The Friedman Archives is hiring!  (Well, sort of...)

Love photograhy?  Love to write and teach?  Have a thing for detail and curiosity?  (Have some spare time?)  Then The Friedman Archives wants YOU! 

I'm looking for someone with which to collaborate on a handful of upcoming projects, starting with the book for the NEX F3 and F5.  Email me if you'd like more details. 

(To the rest of you: Don't worry; I'm not diluting my brand.  I will have my hand and mark on every page.  I know what makes my books different and I intend to keep those qualities intact!  This latest book, for example, (plus an earlier book on the A560 / A580) was a collaborative effort with Australian photographer Tony Phillips (, who has the requisite qualities I'm looking for, and the jointly-written books keep the same detail and flavor (and are just as popular as) my solo works.)

Least Likely Place to License an Image

One of my readers found this on a wall in a bar in Slovakia called Subway Fotka.

I don't know what's more impressive - the fact that they found my work compelling enough to put on their wall, or that they made a giant enlargement from the 72 dpi image on the web site and left my website / watermark there.  I could go after them, but it will probably amount to $1.47 / hr.  How principled should I be? :-)

NEXT TIME: Photographer David DeBar reveals how he gets these amazing hummingbird shots (hint: it's not just a matter of using a fast shutter speed...this was 1/250th of a second!):

Until then…

Yours Truly, Gary Friedman

========================= London seminar now open for registration!


  1. VERY excited to learn you are writing an RX100 book! I have just bought one and am immediately impressed - just love it and want to know more. What better way than with you as guide!!

  2. Gary,

    Yes, an RX100 book would be fantastic. I'm seeing lots of forum posts from folks who come from a pure P&S background, and really don't understand the world of "photography" that the RX100 dumps them into. The fact that the camera doesn't even come with the "handbook" guide on a CD doesn't help, either.

    It's a PERFECT need for a Gary Friedman book, wherein these folks can learn the camera and photography at the same time. You can rest assured that we will send these folks your way, after we buy our own copies.
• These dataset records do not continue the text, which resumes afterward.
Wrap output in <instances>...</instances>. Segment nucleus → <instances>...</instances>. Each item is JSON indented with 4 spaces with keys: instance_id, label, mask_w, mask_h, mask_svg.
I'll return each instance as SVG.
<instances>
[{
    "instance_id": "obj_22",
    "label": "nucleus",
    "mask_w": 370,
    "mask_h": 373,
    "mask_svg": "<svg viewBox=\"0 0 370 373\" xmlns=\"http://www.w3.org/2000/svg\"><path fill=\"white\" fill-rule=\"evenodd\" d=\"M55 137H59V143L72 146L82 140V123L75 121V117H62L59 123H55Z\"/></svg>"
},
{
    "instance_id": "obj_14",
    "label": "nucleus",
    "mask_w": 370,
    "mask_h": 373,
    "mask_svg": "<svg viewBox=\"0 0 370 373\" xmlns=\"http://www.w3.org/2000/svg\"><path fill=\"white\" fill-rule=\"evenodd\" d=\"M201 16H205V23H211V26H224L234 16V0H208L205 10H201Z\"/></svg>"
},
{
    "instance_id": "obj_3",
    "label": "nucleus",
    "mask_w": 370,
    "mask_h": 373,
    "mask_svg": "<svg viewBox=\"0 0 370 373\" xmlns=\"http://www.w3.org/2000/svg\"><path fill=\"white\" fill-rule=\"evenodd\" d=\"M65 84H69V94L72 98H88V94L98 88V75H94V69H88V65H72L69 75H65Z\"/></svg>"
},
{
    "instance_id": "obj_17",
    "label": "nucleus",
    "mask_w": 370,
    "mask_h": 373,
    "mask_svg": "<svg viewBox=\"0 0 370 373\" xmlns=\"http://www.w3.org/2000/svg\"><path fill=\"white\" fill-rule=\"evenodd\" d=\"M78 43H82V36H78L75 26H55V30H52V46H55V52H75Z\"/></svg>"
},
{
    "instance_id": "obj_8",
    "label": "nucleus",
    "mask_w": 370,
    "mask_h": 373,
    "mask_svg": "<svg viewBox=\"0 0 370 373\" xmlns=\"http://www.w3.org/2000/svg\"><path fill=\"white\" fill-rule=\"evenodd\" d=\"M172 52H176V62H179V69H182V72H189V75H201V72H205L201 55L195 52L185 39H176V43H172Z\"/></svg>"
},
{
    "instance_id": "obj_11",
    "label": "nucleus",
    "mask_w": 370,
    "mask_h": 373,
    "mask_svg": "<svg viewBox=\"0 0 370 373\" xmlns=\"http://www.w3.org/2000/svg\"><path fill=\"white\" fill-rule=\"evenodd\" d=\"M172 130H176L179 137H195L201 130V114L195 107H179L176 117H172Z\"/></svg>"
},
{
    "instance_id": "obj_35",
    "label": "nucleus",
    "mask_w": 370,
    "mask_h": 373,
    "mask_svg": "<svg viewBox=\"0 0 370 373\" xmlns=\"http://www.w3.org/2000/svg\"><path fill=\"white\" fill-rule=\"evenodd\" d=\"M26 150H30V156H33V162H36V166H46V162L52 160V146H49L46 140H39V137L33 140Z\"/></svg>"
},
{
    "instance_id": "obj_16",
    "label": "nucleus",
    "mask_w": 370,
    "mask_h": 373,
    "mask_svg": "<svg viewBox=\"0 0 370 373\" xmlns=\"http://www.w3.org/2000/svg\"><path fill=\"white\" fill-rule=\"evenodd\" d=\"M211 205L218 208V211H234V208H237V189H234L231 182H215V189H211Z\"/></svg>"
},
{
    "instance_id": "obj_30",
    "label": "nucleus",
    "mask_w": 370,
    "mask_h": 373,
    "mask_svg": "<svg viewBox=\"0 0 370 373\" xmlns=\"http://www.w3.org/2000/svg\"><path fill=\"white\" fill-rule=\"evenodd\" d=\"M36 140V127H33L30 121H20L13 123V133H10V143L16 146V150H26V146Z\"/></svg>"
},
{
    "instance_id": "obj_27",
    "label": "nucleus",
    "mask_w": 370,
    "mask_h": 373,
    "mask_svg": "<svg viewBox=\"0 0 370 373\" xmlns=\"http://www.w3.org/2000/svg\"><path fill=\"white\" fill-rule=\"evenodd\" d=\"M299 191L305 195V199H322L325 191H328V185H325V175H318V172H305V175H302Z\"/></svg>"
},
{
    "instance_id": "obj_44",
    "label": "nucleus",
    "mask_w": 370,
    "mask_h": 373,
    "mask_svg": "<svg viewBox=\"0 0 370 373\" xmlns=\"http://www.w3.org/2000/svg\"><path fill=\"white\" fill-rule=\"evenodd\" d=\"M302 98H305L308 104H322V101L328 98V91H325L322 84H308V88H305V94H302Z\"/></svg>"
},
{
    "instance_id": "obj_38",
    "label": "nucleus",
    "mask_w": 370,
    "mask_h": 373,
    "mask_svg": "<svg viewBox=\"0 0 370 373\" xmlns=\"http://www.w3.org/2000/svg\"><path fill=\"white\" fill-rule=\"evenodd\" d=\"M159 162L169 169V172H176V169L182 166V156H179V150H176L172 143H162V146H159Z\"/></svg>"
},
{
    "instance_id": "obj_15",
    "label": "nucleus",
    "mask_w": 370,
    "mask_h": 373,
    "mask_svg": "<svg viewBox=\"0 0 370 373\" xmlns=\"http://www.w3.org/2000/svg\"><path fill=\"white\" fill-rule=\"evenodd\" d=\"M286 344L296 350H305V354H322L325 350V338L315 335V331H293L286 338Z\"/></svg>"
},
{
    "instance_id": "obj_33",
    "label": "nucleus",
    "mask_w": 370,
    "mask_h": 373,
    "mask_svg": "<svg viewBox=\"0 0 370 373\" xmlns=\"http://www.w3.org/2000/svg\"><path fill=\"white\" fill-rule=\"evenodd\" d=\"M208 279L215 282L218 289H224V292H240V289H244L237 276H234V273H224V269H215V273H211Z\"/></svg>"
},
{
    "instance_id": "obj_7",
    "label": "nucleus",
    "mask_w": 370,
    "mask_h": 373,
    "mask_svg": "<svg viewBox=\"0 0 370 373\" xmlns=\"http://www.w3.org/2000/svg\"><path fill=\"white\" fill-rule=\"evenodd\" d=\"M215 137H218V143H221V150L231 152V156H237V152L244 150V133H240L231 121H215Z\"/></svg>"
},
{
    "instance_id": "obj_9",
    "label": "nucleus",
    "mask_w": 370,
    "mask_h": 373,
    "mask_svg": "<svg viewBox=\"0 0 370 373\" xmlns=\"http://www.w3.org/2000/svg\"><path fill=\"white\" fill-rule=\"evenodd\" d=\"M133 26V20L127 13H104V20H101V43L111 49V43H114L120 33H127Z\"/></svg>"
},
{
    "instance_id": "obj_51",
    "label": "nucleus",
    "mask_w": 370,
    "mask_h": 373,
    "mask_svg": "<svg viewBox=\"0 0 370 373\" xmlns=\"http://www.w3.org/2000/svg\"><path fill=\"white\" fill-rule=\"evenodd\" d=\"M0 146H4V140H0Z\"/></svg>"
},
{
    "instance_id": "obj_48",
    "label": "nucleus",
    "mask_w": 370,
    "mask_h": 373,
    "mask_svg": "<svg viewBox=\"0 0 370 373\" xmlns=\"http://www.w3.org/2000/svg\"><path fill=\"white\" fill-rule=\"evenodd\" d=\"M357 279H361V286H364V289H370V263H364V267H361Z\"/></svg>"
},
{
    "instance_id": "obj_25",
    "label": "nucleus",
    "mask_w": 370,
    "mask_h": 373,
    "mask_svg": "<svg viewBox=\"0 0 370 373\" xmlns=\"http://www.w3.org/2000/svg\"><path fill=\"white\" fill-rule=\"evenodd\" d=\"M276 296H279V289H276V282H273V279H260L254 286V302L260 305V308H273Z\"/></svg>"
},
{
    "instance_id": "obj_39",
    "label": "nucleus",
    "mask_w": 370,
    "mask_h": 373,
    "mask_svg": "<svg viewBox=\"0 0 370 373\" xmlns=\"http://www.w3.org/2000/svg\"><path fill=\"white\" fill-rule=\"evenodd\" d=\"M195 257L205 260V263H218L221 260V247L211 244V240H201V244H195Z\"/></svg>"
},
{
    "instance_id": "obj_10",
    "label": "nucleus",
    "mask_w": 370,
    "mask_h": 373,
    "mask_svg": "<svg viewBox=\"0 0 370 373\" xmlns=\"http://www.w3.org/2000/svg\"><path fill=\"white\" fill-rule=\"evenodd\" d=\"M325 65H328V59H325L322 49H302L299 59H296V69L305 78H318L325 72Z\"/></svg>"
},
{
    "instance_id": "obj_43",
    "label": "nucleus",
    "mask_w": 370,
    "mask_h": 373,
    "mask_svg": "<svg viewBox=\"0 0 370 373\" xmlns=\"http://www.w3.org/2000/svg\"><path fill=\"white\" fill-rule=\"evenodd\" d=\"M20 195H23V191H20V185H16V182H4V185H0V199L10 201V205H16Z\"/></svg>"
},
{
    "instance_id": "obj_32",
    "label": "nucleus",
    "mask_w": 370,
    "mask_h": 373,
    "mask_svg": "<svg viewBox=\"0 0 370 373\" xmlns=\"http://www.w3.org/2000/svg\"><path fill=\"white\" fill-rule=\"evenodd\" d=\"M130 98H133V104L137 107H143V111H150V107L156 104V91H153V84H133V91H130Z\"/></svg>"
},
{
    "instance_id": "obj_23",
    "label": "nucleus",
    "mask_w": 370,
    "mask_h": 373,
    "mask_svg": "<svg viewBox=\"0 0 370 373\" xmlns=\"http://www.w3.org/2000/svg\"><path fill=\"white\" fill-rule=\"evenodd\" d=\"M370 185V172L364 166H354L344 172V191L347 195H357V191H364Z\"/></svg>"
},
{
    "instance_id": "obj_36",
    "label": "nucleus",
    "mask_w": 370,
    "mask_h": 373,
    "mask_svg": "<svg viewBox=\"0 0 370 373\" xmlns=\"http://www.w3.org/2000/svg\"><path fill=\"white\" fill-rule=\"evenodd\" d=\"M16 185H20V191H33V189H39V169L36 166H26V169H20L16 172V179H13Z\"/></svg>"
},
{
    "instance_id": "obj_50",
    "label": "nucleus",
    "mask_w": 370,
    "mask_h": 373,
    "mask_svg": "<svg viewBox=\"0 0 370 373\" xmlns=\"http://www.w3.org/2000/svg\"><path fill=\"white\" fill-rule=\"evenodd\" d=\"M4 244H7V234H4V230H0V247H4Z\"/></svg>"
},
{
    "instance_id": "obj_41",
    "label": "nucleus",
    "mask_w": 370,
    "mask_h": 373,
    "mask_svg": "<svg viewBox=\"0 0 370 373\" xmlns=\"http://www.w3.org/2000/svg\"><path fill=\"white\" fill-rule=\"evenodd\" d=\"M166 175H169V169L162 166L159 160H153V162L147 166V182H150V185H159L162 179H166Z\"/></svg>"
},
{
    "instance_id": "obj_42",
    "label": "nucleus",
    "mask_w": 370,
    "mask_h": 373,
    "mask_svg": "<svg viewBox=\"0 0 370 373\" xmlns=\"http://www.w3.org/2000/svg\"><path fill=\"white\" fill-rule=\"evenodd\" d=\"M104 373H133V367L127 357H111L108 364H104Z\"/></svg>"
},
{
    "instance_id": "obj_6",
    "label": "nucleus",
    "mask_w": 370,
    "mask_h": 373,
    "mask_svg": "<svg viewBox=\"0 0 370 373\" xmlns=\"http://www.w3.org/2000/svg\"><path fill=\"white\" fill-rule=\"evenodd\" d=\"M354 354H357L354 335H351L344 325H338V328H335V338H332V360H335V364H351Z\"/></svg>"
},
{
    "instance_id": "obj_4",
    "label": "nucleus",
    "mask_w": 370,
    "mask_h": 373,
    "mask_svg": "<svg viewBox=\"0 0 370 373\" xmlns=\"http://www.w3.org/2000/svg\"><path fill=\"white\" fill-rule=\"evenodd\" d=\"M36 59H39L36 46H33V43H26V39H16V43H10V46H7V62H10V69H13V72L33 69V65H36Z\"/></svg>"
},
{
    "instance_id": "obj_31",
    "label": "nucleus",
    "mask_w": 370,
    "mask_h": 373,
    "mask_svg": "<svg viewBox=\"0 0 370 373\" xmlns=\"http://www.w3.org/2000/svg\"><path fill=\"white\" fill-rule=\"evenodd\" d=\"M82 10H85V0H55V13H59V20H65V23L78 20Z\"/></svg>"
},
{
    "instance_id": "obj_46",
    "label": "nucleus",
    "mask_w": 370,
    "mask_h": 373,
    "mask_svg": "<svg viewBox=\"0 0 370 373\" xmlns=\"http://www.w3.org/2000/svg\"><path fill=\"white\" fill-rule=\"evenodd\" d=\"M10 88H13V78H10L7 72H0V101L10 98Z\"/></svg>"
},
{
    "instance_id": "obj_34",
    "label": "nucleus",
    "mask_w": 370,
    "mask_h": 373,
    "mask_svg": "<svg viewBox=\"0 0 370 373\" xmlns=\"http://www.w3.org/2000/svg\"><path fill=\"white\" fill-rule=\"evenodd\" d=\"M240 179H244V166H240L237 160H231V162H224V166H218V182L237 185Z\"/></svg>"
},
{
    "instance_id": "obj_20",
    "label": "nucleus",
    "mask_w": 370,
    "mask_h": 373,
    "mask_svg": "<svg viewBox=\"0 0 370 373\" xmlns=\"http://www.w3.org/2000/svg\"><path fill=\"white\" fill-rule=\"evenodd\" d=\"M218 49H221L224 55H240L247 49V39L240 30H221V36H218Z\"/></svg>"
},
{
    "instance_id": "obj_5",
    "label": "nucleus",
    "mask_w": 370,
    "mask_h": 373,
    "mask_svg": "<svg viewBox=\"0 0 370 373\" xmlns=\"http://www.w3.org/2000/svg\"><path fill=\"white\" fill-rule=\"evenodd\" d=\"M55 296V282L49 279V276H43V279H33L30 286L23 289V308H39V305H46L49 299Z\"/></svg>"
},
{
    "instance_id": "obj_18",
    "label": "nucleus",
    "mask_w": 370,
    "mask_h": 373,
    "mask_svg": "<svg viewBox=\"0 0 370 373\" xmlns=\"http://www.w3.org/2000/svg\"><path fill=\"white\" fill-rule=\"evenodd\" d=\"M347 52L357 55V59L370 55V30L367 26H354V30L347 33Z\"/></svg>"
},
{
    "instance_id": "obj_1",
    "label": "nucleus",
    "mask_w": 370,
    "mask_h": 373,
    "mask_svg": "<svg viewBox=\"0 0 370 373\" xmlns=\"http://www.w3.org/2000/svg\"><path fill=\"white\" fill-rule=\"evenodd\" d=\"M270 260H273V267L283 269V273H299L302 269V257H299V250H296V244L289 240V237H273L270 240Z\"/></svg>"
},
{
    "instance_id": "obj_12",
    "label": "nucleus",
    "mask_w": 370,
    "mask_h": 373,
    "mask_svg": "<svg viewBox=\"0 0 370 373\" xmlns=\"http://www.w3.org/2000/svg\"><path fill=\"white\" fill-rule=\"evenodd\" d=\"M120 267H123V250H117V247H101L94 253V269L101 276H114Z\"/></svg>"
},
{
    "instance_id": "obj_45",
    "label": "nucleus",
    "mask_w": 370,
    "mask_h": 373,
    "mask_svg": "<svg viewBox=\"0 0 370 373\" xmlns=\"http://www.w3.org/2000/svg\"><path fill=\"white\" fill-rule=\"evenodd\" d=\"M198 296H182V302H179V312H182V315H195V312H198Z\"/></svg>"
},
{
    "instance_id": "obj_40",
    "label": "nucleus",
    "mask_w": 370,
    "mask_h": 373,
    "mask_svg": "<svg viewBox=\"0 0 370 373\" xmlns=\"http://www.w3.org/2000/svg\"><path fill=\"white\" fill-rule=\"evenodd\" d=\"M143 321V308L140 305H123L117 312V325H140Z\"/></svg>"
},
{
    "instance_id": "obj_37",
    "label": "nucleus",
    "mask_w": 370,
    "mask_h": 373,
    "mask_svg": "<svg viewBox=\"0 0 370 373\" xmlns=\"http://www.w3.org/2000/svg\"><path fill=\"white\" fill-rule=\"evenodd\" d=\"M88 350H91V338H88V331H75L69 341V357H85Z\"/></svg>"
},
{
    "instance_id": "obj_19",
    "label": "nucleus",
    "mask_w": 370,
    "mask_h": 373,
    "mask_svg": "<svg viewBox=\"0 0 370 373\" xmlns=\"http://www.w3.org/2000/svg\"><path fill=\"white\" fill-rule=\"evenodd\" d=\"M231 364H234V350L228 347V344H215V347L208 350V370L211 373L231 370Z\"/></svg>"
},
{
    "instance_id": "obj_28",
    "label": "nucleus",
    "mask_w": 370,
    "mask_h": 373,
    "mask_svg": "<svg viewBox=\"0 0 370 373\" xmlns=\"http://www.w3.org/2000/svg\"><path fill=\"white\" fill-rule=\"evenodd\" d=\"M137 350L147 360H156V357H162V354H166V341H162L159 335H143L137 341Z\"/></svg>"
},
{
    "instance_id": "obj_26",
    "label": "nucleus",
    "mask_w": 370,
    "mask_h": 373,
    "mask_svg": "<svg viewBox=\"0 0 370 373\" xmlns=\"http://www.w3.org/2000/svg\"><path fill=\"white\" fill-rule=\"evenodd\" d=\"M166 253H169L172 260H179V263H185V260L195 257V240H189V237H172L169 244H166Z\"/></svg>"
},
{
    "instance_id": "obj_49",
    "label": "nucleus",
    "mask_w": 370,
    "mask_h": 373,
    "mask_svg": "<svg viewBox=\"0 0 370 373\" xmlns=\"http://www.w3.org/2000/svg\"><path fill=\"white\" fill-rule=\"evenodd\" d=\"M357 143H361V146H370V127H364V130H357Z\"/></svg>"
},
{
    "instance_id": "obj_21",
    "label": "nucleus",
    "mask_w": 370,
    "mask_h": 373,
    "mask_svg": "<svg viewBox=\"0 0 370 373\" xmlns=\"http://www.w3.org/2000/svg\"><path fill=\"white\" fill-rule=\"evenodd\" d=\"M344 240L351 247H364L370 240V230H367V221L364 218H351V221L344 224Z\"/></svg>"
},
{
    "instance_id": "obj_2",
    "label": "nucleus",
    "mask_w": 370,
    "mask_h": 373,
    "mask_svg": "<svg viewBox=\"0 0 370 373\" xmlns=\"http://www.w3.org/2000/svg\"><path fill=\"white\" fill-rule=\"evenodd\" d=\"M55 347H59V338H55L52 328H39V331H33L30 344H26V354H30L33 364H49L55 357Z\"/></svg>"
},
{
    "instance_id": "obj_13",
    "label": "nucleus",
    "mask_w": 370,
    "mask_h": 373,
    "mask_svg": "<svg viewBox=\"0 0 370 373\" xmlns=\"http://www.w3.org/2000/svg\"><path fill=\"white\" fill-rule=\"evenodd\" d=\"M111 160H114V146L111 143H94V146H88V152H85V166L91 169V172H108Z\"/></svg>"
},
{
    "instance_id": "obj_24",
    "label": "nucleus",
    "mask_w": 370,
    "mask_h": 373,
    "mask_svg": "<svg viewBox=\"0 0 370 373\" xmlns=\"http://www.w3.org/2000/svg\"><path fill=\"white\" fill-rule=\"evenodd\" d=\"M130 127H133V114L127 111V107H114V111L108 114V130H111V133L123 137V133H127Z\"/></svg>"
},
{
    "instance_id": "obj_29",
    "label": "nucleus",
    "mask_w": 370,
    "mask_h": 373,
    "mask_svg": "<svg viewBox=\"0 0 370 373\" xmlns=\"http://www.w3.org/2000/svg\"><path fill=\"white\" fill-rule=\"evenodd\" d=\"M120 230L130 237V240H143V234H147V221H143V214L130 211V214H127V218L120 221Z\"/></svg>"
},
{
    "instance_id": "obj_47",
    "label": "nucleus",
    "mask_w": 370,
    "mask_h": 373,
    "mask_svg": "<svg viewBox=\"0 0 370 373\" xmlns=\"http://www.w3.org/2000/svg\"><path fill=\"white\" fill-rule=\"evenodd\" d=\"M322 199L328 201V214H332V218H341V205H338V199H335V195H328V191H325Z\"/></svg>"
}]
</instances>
  3. You continue to blow me away!!! You are amazing. Truly one of a kind fantastic.
    Thank YOU!

  4. Gary,

    Another great post - I too have found that the modern jpegs can give RAW a run for its money when used in good conditions and even ion some circumstances where it isn't!

  5. Hi Gary, I am from Indonesia and would love to go to your seminar but KL is a bit too far. Any chance to do seminar in singapore? I have relative there so don't have to stay at hotel.

    1. There's always a chance! If you're a member of a local photo club, have them contact me. (Gary at Friedman Archives dot com.(

  6. Gary, while I agree that jpeg quality from today's cameras are very good, you can't get around the fact that if you want to edit the photos afterwards, you are at a disadvantage if you didn't shoot in RAW. You can argue that most people don't edit their photos, but I think that is just because most people don't know how.

    Take myself as an example. I am a proficient photographer with a lot of experience with RAW shooting and photo editing. I recently returned from a holiday trip to Mallorca, with some 200 shots in the box - all in RAW format. About 40% of them needed exposure correction, 20% where in serious need of white balance correction and 25% needed levelling or cropping to turn out right. If I had only had the camera jpeg's, I would have had hard time correcting many of these problems.

    It's not the quality of the jpeg's that are in question I think. It is the settings that the camera applies before taking the shot, as well as what goes on about 20 cm behind the viewfinder at the time the image is shot. And shooting RAW really does give you the best starting point for fixing these types of problems.

    1. Please re-read the section starting with "now before the hate mail pours in"...


  7. Gary--
    So, nu, when is the guide to the F3 going to come out? I love my camera, but need more telephoto than the kit lens. What do you recommend?